**TASK INPUT:**
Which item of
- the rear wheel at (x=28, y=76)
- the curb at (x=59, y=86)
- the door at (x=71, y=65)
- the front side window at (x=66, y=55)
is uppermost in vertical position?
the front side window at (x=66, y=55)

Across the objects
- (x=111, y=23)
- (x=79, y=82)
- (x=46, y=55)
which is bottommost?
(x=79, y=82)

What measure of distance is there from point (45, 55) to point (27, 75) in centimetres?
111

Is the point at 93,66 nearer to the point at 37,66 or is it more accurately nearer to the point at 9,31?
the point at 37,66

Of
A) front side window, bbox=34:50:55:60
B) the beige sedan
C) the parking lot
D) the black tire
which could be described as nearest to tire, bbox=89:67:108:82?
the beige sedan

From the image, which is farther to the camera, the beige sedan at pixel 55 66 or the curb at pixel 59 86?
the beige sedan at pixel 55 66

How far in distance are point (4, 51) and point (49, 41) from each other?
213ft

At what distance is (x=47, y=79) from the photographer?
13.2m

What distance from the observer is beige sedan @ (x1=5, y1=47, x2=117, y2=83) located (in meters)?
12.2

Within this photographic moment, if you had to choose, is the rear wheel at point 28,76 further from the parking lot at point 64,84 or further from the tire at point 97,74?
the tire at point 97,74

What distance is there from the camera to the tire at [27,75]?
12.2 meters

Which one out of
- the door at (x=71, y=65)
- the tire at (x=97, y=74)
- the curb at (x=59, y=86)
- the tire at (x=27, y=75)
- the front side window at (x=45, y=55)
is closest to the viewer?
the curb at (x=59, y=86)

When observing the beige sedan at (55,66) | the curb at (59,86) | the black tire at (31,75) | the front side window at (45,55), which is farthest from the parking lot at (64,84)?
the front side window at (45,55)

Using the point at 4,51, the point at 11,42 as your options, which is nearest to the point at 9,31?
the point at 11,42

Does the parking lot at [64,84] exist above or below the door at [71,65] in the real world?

**TASK TO COMPLETE:** Copy all the rows above exactly as they are.

**TASK RESULT:**
Which item of
- the rear wheel at (x=28, y=76)
- the curb at (x=59, y=86)
- the door at (x=71, y=65)
- the front side window at (x=66, y=55)
is uppermost in vertical position?
the front side window at (x=66, y=55)

Across the objects
- (x=111, y=23)
- (x=79, y=82)
- (x=46, y=55)
which is bottommost?
(x=79, y=82)

What measure of distance is there from point (45, 55) to point (27, 75) in centimetres?
111

Is the point at 93,66 nearer to the point at 37,66 or is it more accurately nearer to the point at 9,31?
the point at 37,66

Of
A) front side window, bbox=34:50:55:60
B) the beige sedan
C) the parking lot
D) the black tire
which could be described as nearest to tire, bbox=89:67:108:82?
the beige sedan

From the image, which is farther to the camera, the beige sedan at pixel 55 66 or the curb at pixel 59 86?
the beige sedan at pixel 55 66

How far in distance are point (4, 51) and point (49, 41) from each other?
213ft

At what distance is (x=47, y=79) from the photographer?
13.2m

What distance from the observer is beige sedan @ (x1=5, y1=47, x2=117, y2=83) located (in meters)?
12.2

Within this photographic moment, if you had to choose, is the rear wheel at point 28,76 further from the parking lot at point 64,84 or further from the tire at point 97,74?
the tire at point 97,74

What distance is there from the camera to the tire at [27,75]?
12.2 meters

Which one out of
- the door at (x=71, y=65)
- the tire at (x=97, y=74)
- the curb at (x=59, y=86)
- the tire at (x=27, y=75)
- the front side window at (x=45, y=55)
is closest to the viewer?
the curb at (x=59, y=86)

When observing the beige sedan at (55,66) | the curb at (59,86) | the black tire at (31,75) | the front side window at (45,55), which is farthest from the parking lot at (64,84)?
the front side window at (45,55)

Using the point at 4,51, the point at 11,42 as your options, which is nearest to the point at 9,31?
the point at 11,42

Does the parking lot at [64,84] exist above or below the door at [71,65] in the real world?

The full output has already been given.